A new open source software package (rNMR) is introduced. rNMR is a flexible data analysis tool that simplifies the repetitive resonance assignment and quantification tasks inherent to NMR-based metabolomics. The program provides a simple graphics-based method for visualizing NMR signals across multiple spectra and makes the quantitative analyses of complex NMR data more transparent.

This work determines metabolite profiles of tropical wines produced in northeast Brazil, São Francisco River Valley, by using ¹H NMR spectroscopy in combination with chemometric methods to analyze and discriminate wine samples from 2007 vintages produced by different wineries.

This article introduces a screening method based on 1H-NMR for quality control of fruit juices. NMR allows the analysis in two ways within one experiment: namely, target and non-targeted. Targeted stands for the safe identification and quantification of individual compounds, whereas untargeted means the detection of all deviations visible by NMR using statistical analysis based on normality models. Statistical analysis is also used for classification, e.g. the determination of the origin of the juice.

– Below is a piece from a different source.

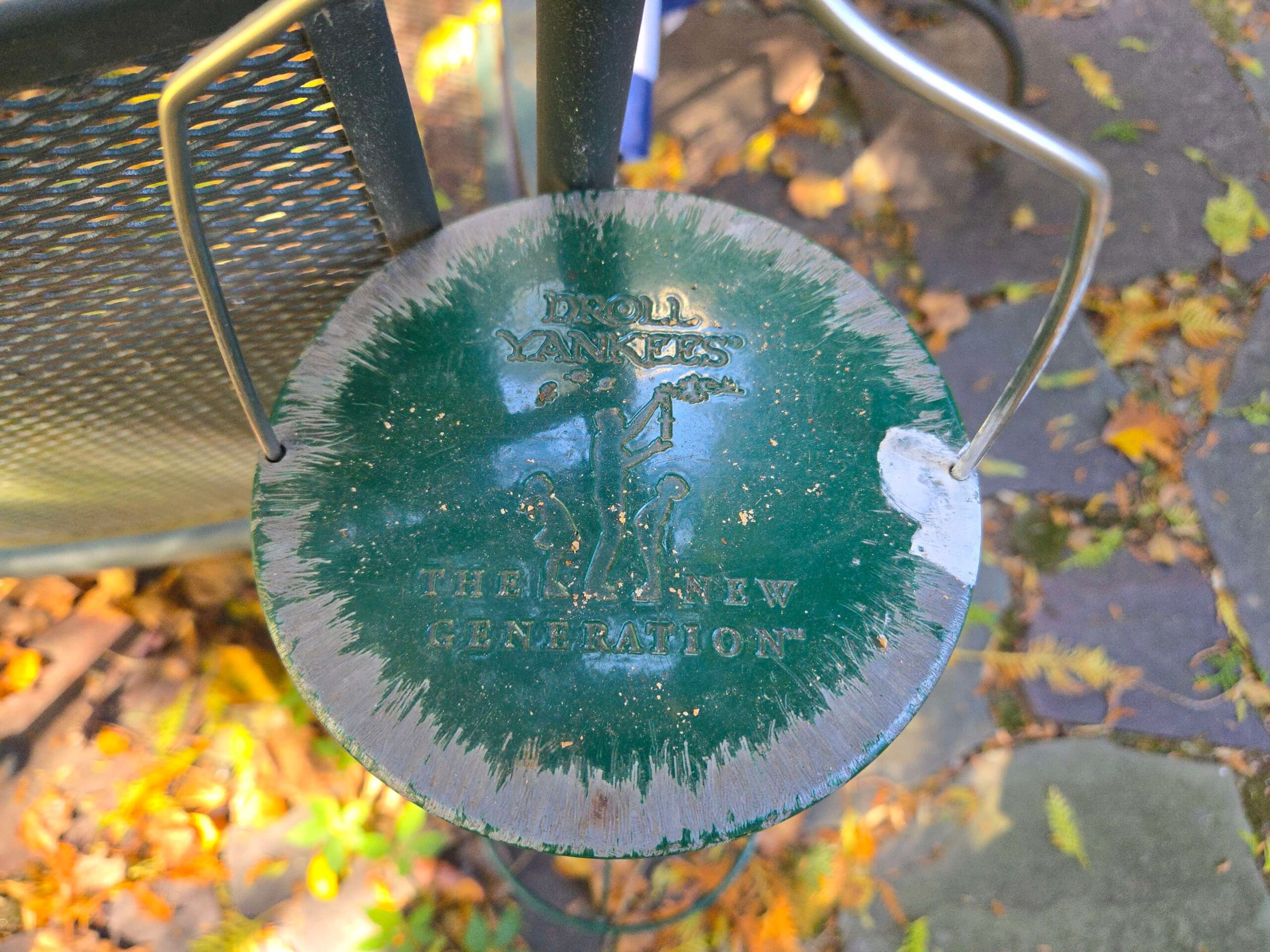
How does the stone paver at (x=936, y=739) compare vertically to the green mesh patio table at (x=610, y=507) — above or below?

Cryoprobe-assisted ¹H and ¹³C NMR methods for identifying and quantifying concentrations of metabolites in H₂O above 10 µM from fermenting cyanobacteria with respect to time are presented. Relaxation times (T1) of several metabolites in H₂O were measured. Methods should be broadly applicable to other microbial systems.

This work compares several commonly used metabolite extraction solvents for their effects on the ¹H-NMR metabolic profile of the model plant Arabidopsis thaliana. Perchloric acid and D₂O extracts showed evidence of sucrose degradation. Mixed organic-aqueous extraction solvents had better stability but gave rise to problems due to contamination from lipid resonances. The best results were obtained performing the extraction with CD₃CN/D₂O followed by removal of solvent and reconstitution in D₂O buffer.

Metabolite identification is a key step for metabonomics study. A fully automated hyphenated technique is an efficient method to determine the structure of an unknown metabolite. In this review, applications of HPLC-DAD-MS-SPE-NMR in identifying novel and trace metabolites in plant extracts and drug metabolism are discussed.

Two dimensional Diffusion Ordered SpectroscopY (DOSY) ¹H NMR was applied to the analysis of 17 formulations of sildenafil, one being genuine Viagra and the others illegally manufactured formulations of this drug. It enabled distinguishing imitations or counterfeit from the authentic formulation, detecting the presence of sildenafil or adulterants, gaining information on formulation process by detection of various excipients, thus giving a precise and global “signature” of the manufacturer.